Nach dem Gesetz wird die Miete mit Beginn der Mietzeit fällig. Das bedeutet: Sie muss jeweils zu Beginn des Monats gezahlt werden, spätestens am dritten Werktag des Monats.

Wichtig zu beachten: Im Mietvertrag kann nicht vorgegeben werden, dass die erste Miete schon Monate vorher, zum Beispiel bei Unterschrift unter den Mietvertrag, zu zahlen ist.

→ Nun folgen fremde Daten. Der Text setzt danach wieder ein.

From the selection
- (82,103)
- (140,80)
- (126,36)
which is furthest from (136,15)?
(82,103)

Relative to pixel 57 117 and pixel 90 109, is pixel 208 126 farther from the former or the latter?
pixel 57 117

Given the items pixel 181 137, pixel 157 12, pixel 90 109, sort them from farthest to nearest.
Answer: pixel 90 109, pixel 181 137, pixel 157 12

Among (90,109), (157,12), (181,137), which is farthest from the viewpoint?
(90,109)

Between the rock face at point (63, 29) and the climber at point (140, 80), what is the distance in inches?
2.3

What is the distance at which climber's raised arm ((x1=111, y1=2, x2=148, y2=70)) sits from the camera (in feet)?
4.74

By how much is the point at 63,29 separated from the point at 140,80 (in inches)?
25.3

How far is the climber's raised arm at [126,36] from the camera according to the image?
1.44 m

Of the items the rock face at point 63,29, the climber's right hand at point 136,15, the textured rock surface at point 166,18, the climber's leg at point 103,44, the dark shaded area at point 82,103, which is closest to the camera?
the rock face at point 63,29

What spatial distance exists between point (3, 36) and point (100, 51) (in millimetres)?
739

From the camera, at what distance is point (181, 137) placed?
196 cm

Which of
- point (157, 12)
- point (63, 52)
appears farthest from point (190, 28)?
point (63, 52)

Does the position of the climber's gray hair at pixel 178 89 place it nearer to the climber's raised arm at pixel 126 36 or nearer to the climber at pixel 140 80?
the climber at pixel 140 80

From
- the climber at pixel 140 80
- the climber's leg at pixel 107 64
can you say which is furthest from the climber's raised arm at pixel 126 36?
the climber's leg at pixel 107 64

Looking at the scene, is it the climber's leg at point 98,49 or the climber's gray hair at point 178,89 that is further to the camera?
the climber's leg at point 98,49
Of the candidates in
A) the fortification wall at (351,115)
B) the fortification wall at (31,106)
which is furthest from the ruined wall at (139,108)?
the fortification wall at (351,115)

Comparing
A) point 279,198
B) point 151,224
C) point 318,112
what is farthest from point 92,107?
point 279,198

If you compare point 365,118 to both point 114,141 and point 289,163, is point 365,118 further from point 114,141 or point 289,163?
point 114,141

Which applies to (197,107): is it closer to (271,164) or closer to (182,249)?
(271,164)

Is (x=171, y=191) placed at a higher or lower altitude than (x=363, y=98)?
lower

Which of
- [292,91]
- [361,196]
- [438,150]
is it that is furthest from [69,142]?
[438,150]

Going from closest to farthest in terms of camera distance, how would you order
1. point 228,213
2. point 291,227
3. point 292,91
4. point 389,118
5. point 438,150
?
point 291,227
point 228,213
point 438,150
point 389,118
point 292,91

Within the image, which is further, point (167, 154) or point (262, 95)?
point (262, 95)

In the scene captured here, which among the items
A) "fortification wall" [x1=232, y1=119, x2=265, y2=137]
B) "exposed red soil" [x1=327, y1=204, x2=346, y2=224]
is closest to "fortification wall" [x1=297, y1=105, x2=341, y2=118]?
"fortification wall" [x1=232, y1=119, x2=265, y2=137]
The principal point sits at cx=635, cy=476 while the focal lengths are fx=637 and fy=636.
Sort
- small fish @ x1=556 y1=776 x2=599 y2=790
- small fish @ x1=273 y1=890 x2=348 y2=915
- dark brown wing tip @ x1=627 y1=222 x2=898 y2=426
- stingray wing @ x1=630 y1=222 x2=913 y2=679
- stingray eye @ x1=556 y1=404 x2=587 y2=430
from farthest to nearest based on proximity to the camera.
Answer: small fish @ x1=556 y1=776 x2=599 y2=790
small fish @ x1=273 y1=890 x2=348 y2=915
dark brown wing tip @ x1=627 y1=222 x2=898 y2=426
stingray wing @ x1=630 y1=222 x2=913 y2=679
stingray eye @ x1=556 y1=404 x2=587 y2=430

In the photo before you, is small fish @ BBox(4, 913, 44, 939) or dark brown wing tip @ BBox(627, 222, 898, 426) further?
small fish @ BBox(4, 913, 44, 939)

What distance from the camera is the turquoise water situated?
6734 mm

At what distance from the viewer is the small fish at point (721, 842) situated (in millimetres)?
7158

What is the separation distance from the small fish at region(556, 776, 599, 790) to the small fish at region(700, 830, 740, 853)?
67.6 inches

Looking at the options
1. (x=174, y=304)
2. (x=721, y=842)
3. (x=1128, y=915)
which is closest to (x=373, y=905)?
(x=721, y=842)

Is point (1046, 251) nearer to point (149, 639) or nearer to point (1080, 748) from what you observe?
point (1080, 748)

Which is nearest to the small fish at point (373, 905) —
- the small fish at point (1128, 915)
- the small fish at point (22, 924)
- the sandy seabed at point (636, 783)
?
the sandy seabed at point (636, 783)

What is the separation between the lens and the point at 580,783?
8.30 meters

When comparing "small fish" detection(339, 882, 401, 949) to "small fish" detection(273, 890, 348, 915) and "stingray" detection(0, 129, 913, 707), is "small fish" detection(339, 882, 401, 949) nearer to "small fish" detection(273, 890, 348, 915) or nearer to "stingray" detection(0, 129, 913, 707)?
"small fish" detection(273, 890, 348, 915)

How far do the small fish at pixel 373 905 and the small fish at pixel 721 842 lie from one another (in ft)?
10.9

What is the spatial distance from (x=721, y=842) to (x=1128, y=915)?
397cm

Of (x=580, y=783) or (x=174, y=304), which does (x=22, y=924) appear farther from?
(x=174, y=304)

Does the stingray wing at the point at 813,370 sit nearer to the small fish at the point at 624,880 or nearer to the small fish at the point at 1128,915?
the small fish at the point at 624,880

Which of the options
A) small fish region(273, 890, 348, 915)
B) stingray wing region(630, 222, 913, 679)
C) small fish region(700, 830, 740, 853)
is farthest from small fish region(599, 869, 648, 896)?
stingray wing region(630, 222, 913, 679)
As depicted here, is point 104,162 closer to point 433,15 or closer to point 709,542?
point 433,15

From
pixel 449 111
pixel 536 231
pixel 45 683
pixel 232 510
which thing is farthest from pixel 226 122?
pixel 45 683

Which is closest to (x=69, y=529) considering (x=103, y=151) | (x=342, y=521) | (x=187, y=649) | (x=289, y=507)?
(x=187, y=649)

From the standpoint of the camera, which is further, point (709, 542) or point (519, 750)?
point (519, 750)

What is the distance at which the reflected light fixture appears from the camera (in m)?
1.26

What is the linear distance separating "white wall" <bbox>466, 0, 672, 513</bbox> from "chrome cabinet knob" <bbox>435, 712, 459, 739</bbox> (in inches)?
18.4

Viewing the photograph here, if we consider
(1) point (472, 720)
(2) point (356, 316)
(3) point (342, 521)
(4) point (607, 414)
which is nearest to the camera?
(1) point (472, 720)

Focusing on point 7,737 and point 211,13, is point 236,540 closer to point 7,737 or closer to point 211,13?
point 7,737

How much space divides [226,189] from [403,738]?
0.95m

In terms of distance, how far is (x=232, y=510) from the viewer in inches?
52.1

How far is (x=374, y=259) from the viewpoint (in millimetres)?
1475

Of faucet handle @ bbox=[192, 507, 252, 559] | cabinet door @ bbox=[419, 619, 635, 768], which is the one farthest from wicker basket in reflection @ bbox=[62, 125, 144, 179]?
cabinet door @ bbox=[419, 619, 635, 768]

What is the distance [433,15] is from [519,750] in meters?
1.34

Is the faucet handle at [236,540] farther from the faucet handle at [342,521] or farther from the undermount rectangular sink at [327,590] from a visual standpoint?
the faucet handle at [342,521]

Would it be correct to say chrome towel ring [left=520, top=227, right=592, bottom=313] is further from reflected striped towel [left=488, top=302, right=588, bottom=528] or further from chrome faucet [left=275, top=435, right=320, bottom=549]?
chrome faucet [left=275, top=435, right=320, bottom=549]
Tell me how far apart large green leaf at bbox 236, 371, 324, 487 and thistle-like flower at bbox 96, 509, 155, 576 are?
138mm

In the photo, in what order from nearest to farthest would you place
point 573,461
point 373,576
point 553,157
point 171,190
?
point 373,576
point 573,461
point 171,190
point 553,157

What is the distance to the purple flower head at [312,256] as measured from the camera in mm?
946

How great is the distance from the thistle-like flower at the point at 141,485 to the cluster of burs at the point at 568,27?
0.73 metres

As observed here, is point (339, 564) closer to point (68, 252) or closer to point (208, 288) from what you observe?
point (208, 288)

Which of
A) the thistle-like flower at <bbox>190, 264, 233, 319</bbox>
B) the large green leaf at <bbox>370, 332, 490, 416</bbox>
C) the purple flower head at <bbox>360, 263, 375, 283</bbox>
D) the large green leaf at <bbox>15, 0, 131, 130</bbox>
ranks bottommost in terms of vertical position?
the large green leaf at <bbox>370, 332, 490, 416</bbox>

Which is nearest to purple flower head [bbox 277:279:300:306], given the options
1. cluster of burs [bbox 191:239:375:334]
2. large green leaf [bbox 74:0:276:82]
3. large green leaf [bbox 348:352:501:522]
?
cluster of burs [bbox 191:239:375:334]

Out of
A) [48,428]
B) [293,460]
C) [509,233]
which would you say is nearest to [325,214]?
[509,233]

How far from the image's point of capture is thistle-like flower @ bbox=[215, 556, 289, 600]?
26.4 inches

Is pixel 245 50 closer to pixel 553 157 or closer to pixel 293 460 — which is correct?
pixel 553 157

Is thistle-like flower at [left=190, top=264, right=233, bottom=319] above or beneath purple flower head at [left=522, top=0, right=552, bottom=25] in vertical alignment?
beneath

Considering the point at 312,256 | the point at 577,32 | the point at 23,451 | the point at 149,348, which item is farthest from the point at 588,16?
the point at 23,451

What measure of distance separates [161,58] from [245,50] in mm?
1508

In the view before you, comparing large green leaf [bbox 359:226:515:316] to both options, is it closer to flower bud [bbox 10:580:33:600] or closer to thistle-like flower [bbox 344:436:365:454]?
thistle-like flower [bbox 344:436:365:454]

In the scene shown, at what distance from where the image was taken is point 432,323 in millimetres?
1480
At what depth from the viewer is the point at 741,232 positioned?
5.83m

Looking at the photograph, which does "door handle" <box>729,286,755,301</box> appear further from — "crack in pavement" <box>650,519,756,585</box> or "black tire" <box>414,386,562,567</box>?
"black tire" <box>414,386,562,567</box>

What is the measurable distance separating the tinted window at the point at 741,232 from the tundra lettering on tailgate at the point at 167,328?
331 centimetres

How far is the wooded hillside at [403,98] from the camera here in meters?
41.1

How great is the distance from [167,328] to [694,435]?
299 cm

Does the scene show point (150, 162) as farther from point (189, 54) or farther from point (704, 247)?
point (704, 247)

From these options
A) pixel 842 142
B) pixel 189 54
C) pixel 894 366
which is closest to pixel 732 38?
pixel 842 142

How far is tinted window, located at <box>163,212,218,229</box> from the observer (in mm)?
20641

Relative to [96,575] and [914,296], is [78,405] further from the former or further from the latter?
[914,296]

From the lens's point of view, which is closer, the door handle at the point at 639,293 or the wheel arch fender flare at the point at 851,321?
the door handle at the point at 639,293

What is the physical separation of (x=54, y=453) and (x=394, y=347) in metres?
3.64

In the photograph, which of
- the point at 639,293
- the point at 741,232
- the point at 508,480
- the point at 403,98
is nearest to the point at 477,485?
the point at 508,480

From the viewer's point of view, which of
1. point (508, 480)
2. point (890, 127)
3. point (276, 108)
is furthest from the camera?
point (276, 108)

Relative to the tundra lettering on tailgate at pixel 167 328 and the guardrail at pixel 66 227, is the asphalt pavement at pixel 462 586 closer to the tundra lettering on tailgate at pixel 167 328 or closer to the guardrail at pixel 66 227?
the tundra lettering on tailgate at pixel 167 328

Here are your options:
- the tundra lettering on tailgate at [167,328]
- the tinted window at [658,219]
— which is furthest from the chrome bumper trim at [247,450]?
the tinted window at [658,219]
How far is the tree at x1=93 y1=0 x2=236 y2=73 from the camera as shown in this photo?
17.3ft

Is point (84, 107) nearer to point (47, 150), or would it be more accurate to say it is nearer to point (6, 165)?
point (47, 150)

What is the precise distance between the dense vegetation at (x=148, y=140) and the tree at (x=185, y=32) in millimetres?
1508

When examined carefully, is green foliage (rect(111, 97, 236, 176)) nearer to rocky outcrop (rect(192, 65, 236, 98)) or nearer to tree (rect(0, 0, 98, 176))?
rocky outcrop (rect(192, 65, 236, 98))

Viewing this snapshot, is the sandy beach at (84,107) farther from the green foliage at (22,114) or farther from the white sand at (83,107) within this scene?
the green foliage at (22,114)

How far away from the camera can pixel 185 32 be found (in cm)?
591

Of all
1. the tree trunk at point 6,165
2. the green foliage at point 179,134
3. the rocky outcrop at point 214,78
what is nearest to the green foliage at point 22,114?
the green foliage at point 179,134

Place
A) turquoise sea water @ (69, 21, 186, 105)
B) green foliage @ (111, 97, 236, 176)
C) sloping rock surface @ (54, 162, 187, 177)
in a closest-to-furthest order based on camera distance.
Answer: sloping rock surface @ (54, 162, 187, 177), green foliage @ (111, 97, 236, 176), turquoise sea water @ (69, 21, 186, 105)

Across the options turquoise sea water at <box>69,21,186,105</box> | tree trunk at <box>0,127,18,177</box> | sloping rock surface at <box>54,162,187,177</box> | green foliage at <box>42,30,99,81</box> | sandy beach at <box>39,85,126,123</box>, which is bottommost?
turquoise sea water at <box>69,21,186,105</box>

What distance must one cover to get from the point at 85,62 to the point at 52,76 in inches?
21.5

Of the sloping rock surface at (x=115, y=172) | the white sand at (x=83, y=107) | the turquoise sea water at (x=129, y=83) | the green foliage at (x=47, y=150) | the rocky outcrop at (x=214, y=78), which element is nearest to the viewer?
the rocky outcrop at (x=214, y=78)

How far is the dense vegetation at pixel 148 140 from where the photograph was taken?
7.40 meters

Für die Rechtzeitigkeit der Mietzahlung reicht es aus, dass der Mieter bis zum dritten Werktag des Monats die Miete "auf den Weg gebracht hat". Das gilt laut DMB auch, wenn im Mietvertrag vereinbart ist, dass es nicht auf die Absendung, sondern auf den Eingang des Geldes auf dem Vermieterkonto ankommt. Eine solche Vertragsklausel ist laut Bundesgerichtshof unwirksam (BGH, Az.: VIII ZR 222/15).

Es reicht also aus, wenn der Mieter bis zum dritten Werktag des Monats seiner Bank oder Sparkasse den Zahlungsauftrag erteilt hat. Der Samstag gilt laut BGH nicht als Werktag (Az.: VIII ZR 129/09). Die Karlsruher Richter orientieren sich hierbei an der Praxis der Bankgeschäfte. Auch hier zählt der Samstag nicht als Werktag.